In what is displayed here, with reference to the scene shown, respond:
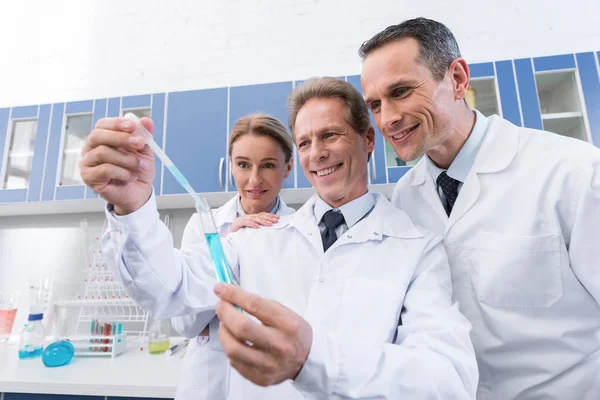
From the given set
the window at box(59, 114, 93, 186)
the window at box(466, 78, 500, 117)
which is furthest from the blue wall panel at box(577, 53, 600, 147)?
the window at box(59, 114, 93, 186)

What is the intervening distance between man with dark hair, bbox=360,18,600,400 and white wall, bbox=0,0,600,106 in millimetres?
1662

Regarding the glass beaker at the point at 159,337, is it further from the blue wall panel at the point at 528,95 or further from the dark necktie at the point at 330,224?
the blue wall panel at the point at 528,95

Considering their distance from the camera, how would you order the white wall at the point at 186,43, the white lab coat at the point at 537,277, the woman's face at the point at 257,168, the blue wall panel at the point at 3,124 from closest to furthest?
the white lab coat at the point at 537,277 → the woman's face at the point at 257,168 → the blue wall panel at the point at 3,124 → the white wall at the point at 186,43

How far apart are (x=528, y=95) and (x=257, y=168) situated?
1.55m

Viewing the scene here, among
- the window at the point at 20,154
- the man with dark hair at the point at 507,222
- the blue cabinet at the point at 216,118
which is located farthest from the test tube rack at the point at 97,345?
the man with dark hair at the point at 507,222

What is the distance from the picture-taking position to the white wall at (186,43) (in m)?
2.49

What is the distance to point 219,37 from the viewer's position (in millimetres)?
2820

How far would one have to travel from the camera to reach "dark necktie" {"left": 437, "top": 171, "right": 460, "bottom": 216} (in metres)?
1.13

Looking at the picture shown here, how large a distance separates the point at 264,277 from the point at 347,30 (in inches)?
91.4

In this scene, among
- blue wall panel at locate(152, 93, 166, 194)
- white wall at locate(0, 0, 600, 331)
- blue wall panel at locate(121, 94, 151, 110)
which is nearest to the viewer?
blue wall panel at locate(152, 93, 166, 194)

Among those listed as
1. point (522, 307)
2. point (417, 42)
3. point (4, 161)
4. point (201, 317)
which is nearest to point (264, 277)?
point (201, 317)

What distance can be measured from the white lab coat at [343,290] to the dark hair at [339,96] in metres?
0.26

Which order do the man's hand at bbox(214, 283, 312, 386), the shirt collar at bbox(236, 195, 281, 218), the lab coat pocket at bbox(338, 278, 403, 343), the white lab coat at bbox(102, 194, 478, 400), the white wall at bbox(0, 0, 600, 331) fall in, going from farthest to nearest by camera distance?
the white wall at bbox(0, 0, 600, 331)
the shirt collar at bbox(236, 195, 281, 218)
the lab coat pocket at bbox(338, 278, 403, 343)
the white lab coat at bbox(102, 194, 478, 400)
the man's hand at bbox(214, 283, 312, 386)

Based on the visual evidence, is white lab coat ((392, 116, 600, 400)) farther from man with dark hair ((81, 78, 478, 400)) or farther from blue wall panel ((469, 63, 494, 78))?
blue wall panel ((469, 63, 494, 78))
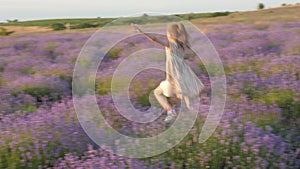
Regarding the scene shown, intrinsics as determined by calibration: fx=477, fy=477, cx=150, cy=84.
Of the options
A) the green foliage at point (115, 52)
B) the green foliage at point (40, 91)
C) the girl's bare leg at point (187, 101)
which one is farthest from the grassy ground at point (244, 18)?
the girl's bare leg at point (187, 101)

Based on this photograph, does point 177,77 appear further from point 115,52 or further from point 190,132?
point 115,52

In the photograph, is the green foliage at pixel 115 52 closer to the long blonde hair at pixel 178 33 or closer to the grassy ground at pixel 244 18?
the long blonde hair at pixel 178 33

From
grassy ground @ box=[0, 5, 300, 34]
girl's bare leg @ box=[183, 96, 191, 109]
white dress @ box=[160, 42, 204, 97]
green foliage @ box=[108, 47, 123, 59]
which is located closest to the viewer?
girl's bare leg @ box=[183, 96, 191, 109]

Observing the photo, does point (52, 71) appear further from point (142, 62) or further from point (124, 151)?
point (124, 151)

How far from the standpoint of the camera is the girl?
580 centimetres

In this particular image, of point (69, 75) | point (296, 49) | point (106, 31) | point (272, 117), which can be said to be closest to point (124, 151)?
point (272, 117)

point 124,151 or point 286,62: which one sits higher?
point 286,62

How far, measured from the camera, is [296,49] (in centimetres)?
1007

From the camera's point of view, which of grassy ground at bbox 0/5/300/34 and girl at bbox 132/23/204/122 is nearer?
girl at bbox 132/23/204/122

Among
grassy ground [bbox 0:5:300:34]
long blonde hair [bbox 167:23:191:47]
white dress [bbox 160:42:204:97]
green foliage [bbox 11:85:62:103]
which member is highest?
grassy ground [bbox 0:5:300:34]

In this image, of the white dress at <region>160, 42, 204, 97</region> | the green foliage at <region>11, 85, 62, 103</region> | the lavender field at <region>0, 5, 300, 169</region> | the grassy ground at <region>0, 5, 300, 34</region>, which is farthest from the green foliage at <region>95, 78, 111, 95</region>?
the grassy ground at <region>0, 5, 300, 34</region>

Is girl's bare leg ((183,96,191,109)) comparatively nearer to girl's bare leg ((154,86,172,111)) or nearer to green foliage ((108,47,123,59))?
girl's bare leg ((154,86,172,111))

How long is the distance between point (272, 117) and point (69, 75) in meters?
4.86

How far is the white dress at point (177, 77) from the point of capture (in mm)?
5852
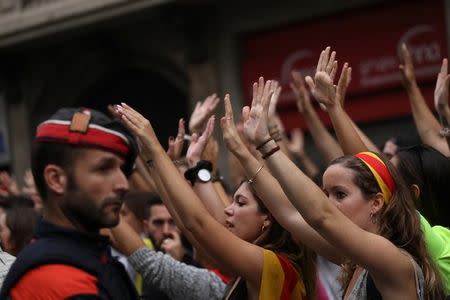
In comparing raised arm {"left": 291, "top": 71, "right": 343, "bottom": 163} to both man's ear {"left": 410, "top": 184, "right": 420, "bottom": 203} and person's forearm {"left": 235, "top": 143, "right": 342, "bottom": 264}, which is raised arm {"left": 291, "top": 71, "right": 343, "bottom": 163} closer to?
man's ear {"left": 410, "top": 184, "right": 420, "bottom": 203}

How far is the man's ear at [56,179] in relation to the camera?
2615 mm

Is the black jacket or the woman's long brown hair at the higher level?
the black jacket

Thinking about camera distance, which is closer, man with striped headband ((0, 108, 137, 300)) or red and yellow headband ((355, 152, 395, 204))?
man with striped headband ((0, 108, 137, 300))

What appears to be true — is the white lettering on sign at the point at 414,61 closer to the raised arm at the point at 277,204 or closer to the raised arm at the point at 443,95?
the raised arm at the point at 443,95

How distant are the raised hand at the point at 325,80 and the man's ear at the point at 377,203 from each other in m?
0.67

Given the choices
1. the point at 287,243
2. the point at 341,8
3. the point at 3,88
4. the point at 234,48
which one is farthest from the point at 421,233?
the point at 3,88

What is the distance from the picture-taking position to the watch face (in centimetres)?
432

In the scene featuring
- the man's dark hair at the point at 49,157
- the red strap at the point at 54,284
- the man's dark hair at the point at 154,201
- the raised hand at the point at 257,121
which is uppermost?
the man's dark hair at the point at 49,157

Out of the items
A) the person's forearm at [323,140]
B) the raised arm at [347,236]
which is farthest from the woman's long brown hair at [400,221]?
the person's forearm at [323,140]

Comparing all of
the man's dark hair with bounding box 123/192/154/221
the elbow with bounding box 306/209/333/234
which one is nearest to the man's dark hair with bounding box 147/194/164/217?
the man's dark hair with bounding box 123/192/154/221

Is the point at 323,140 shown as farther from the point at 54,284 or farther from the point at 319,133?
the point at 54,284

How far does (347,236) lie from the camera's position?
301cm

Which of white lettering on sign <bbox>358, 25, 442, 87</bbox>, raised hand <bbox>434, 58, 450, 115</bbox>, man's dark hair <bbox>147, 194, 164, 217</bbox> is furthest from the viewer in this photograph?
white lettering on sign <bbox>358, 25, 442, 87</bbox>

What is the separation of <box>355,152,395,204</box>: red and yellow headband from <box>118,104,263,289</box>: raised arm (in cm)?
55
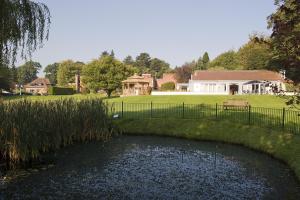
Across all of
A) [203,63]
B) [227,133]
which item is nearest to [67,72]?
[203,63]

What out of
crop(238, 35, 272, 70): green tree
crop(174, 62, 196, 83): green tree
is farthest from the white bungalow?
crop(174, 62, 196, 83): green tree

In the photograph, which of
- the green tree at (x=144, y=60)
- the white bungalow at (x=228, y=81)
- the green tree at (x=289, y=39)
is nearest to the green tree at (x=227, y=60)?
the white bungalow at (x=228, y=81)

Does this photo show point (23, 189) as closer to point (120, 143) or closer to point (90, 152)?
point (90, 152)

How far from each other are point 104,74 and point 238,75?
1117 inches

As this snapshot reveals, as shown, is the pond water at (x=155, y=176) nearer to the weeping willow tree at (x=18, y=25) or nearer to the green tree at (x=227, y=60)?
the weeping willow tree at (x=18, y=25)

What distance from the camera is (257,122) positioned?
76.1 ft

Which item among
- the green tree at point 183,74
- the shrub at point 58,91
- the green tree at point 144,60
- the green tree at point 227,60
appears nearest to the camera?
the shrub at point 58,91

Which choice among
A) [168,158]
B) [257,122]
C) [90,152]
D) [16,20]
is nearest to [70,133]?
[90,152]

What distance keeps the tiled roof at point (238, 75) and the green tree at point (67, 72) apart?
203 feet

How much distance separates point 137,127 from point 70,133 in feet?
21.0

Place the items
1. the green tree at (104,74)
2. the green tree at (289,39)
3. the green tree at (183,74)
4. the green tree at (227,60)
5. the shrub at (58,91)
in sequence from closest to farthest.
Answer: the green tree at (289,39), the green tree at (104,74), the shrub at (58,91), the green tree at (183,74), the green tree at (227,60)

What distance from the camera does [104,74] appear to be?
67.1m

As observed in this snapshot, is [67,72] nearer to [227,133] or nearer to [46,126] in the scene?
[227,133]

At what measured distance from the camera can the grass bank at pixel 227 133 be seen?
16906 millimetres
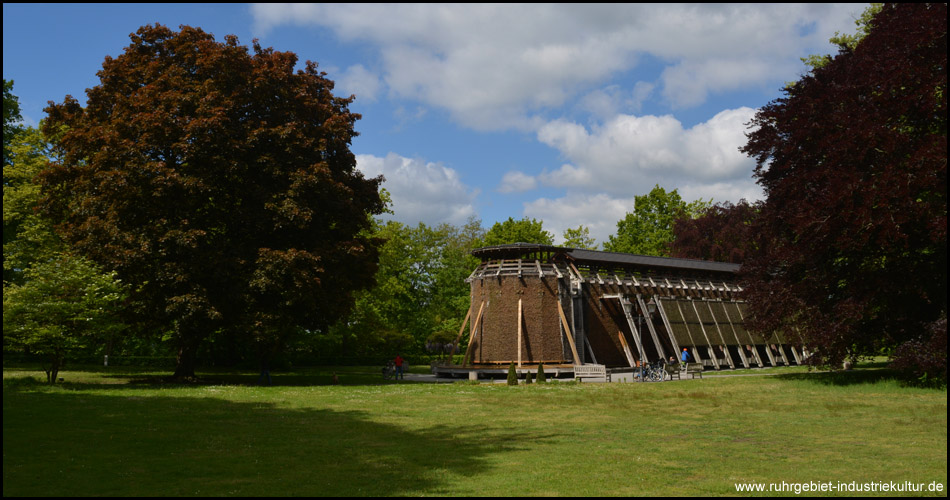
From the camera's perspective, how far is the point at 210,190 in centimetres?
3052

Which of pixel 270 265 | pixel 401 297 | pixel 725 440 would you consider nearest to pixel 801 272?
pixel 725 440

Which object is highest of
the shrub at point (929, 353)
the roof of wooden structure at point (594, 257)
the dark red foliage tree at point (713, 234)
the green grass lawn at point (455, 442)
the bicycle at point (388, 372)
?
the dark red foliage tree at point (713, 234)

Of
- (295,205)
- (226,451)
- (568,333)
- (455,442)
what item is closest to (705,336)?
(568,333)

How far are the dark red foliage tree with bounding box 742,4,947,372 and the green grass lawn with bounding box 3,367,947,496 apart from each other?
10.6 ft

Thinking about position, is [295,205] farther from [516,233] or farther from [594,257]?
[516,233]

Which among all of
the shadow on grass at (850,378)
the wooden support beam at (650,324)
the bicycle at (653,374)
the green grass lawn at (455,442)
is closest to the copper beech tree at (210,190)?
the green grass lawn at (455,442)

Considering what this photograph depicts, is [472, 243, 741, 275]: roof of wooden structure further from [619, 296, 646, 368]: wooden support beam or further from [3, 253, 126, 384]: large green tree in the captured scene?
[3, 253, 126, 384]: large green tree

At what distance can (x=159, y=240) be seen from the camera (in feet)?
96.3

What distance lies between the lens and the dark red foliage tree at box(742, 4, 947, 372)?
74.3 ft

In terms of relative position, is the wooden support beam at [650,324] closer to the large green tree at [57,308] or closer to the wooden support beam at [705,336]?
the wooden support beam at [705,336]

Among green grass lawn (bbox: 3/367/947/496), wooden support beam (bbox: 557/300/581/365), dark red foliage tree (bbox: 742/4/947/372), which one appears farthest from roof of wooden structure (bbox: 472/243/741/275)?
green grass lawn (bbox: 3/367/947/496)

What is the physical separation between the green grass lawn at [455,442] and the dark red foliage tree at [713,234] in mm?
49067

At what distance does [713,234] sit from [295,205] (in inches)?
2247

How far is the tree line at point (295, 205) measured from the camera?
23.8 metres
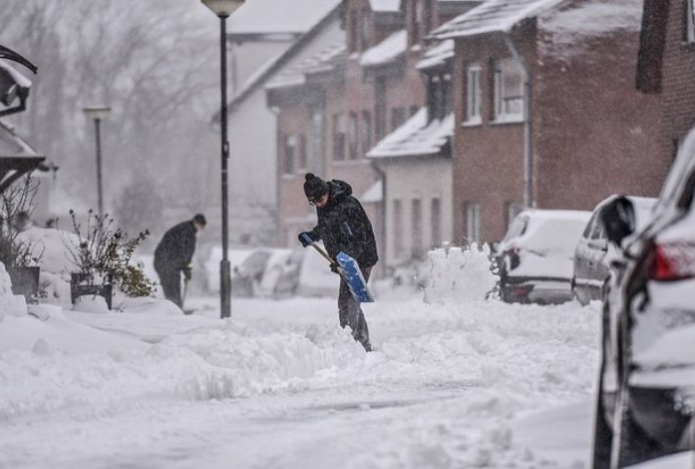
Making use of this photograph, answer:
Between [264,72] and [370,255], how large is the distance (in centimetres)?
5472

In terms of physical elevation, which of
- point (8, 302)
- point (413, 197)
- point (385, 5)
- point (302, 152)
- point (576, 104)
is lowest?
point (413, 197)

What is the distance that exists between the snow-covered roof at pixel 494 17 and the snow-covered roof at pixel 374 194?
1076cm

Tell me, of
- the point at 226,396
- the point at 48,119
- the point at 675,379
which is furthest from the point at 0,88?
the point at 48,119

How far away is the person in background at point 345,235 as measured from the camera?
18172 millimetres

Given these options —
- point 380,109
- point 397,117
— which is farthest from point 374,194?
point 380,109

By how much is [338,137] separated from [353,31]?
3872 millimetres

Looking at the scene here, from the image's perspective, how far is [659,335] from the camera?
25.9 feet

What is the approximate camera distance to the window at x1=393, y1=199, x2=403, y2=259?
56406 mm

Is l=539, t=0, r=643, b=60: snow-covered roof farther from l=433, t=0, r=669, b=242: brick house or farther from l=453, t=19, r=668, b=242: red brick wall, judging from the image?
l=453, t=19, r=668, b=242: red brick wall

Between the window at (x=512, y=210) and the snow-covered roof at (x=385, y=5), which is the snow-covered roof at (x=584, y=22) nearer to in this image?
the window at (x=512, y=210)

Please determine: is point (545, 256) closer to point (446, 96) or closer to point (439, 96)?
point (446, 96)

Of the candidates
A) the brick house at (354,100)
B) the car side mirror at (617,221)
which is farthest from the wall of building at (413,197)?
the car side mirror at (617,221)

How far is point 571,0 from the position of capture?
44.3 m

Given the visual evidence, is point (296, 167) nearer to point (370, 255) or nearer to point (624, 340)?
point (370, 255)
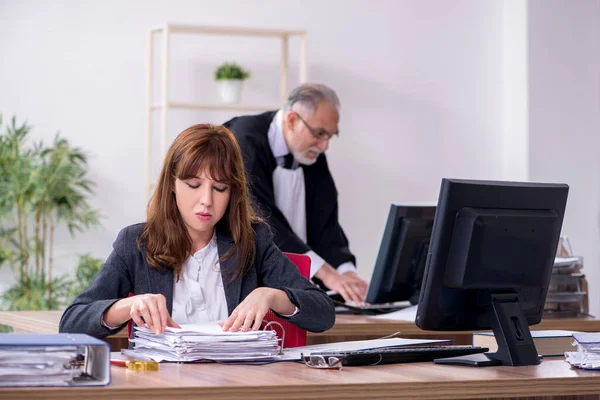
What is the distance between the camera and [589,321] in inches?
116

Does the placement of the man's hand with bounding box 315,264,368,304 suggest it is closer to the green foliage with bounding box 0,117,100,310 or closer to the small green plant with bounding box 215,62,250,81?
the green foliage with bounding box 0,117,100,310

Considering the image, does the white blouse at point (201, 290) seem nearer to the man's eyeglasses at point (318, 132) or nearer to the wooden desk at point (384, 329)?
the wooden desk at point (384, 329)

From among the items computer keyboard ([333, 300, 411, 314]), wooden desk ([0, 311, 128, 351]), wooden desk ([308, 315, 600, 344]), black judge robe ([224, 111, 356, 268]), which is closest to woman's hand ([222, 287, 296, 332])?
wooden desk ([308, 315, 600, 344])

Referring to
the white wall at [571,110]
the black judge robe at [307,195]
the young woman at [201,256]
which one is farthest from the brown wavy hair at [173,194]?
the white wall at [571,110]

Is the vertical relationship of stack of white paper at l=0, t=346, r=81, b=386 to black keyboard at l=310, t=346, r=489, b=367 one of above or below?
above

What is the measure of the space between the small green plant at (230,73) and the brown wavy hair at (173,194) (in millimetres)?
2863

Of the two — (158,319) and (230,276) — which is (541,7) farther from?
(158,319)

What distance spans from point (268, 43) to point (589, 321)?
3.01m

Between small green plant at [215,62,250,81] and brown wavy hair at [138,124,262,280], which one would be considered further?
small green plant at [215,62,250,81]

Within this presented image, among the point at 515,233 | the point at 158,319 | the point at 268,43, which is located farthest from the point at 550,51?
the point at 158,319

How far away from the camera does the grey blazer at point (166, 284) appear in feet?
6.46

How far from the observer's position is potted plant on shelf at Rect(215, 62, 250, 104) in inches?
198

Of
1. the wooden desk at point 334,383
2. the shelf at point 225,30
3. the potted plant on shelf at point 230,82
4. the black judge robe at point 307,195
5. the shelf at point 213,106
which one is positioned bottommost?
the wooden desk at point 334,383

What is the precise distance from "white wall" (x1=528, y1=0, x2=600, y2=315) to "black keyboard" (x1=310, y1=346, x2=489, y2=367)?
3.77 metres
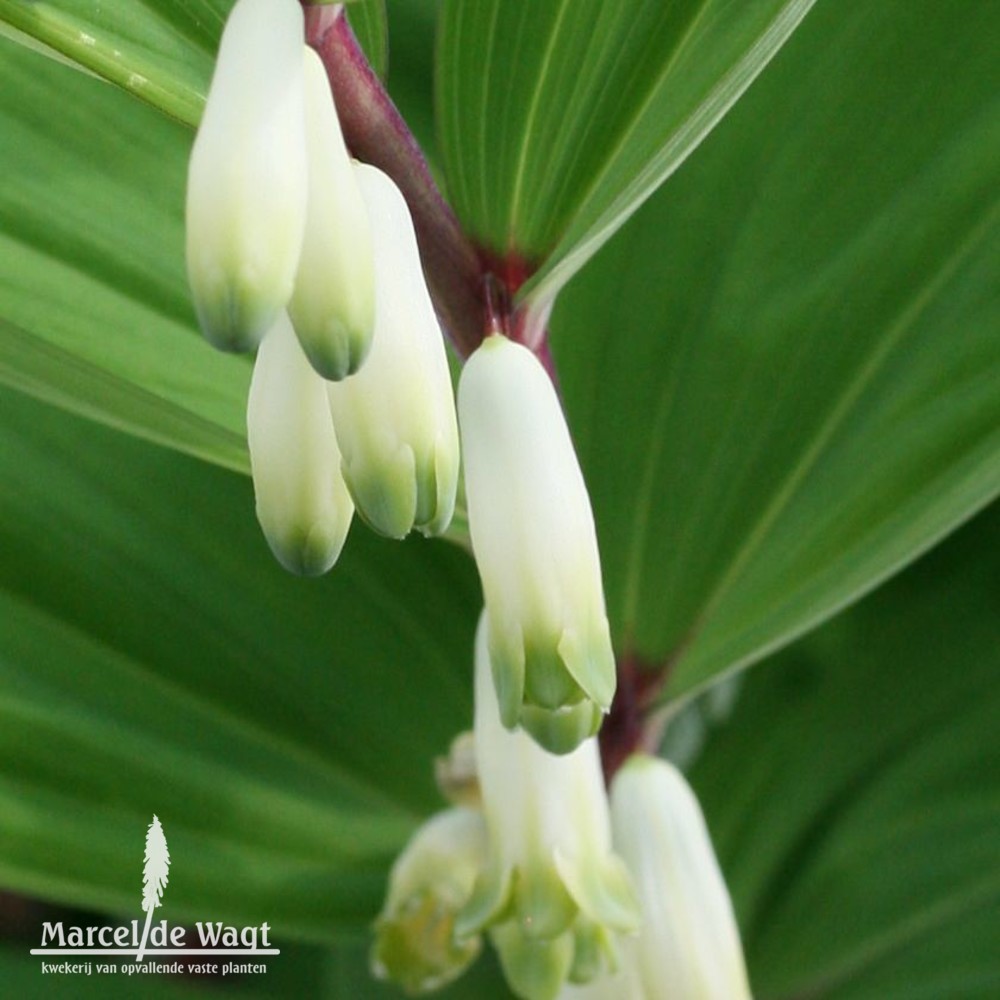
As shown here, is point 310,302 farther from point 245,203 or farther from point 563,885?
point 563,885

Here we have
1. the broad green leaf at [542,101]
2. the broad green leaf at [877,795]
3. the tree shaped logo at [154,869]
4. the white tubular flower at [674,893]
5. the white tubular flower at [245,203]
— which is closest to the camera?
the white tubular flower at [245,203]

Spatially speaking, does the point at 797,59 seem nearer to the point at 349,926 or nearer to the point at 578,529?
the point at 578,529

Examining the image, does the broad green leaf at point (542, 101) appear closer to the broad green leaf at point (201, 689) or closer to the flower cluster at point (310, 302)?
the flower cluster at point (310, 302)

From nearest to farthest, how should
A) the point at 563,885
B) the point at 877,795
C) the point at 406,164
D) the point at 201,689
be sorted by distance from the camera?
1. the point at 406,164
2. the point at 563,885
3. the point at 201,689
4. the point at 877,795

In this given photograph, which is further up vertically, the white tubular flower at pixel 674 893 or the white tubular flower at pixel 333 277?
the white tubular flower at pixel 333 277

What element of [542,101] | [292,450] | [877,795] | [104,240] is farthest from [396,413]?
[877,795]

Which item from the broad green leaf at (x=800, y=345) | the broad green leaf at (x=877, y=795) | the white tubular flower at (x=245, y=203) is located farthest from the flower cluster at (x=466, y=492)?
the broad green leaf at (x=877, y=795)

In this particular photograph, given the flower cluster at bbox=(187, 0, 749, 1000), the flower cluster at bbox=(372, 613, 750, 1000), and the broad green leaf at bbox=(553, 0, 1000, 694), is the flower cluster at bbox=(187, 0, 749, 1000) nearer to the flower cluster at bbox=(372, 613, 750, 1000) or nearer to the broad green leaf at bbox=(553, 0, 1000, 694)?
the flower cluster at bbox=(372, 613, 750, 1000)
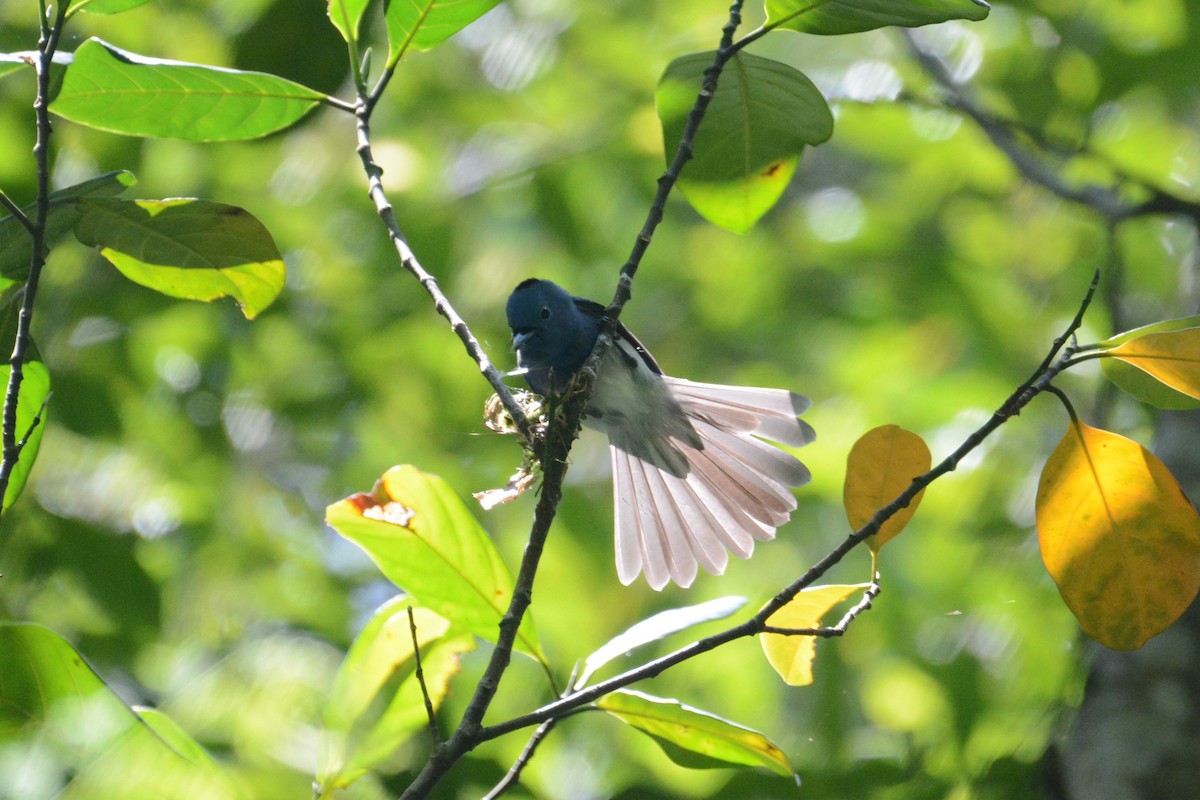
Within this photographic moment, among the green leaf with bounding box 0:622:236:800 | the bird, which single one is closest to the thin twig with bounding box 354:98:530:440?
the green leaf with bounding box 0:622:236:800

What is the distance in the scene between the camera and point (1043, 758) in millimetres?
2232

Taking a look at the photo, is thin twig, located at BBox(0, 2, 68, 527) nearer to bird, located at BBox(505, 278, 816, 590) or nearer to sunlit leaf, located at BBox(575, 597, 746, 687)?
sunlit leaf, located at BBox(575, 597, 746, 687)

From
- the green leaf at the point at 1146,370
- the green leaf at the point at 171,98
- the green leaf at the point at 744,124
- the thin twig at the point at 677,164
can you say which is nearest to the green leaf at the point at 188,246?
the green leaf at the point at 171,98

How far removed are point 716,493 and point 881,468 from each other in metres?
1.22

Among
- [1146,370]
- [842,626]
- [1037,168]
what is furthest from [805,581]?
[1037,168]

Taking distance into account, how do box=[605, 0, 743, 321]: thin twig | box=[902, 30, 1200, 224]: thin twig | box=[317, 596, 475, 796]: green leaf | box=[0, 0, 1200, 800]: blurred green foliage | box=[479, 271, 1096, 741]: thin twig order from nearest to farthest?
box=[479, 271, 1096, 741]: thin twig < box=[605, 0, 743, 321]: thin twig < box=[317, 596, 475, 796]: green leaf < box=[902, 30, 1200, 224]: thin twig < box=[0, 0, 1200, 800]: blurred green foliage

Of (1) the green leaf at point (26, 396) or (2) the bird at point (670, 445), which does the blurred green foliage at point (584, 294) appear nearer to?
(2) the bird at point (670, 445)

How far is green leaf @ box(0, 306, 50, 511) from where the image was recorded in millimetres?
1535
━━━
• [TASK DIRECTIONS]: Write out the material again, starting at the line containing "Observing the photo, does" and ending at the line containing "580 centimetres", both lines included, with 95 added to every number in the answers (the point coordinates and the distance).

• [FINISHED TASK]:
Observing the photo, does point (52, 71) appear further from point (142, 62) or further from point (124, 151)?
point (219, 246)

How far from the standpoint of the camera is the girl?
675 centimetres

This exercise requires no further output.